There was a strange time in my life when I used to write TV comedy for various British shows, one ... [of which] was for Tracey Ullman before she came to America. I was doing sketches and sending them in, and then I got the occasional contract. You'd have to write 60 minutes' worth of comedy sketches, and you had to submit them and you're paid by the minute. I found this absolutely excruciating. To sit down at your desk at 9 a.m. and be funny was just the hardest thing.
To write something with a narrative and description and characters that was or wasn't funny, that might be incidentally funny, whether the comedy, humor or the wit would come out of the situation, was an enormous relief. I know that there is humor and wit in what I write, and I'm very pleased that there is. It's nice to have the humor, but it doesn't rely on the humor.
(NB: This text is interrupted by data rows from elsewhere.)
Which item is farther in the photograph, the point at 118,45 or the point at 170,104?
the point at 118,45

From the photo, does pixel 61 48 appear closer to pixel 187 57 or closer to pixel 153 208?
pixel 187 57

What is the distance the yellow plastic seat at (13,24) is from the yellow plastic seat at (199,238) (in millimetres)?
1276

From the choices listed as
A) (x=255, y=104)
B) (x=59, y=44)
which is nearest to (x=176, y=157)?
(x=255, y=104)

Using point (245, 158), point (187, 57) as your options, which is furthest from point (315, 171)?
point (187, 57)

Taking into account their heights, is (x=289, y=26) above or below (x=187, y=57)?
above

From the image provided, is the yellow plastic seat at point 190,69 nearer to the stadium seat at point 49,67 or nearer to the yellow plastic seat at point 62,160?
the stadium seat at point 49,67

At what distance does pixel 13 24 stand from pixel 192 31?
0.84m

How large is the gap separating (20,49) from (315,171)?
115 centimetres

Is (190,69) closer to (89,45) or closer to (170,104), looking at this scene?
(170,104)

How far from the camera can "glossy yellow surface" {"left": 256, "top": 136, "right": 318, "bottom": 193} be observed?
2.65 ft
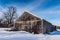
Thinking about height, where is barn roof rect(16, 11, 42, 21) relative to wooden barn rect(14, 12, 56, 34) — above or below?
above

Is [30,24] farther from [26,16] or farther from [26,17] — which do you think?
[26,16]

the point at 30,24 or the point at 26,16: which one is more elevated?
the point at 26,16

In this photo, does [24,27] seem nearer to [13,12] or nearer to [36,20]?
[36,20]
If you laugh aloud, that would be great, but even if you didn't, that would be OK.
"The City Under the Skin" never names the city it is about — it feels like bits of London and bits of Los Angeles grafted together. Yet you have a beautifully illustrative section about a young boy who is continually dropped off in different parts of the city by his mother and has to find his way home to become a "man." How important is a sense of place in your work?
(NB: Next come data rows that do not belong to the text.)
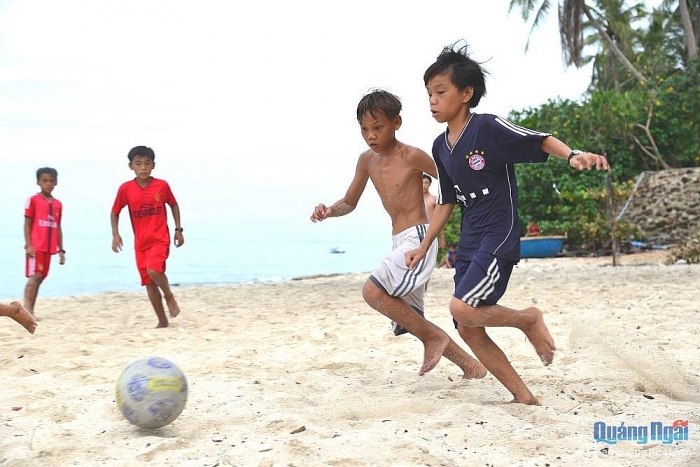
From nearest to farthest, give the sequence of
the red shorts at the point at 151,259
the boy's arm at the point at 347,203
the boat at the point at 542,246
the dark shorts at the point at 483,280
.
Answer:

What I found is that people who read the book bring to it their own sense of place. I did a reading, and there was a guy who said it sounded amazingly like London. But then, someone else in the room said it sounded like 3rd Street in L.A. It does seem that people project their own notions of the city onto it, which is very much what I wanted it to be. I wanted it to be somewhere; I didn't want it to be nowhere. I wanted it to be a fictional city, but not a blank city. There's a lot of description that is quite specific, but there's enough room for people to project their own ideas of what a city is and the cities they've known. When I was selling this book, there were an awful lot of people who didn't get it for that reason. Some people seemed to think it was clearly a European city, some people thought it was Baltimore.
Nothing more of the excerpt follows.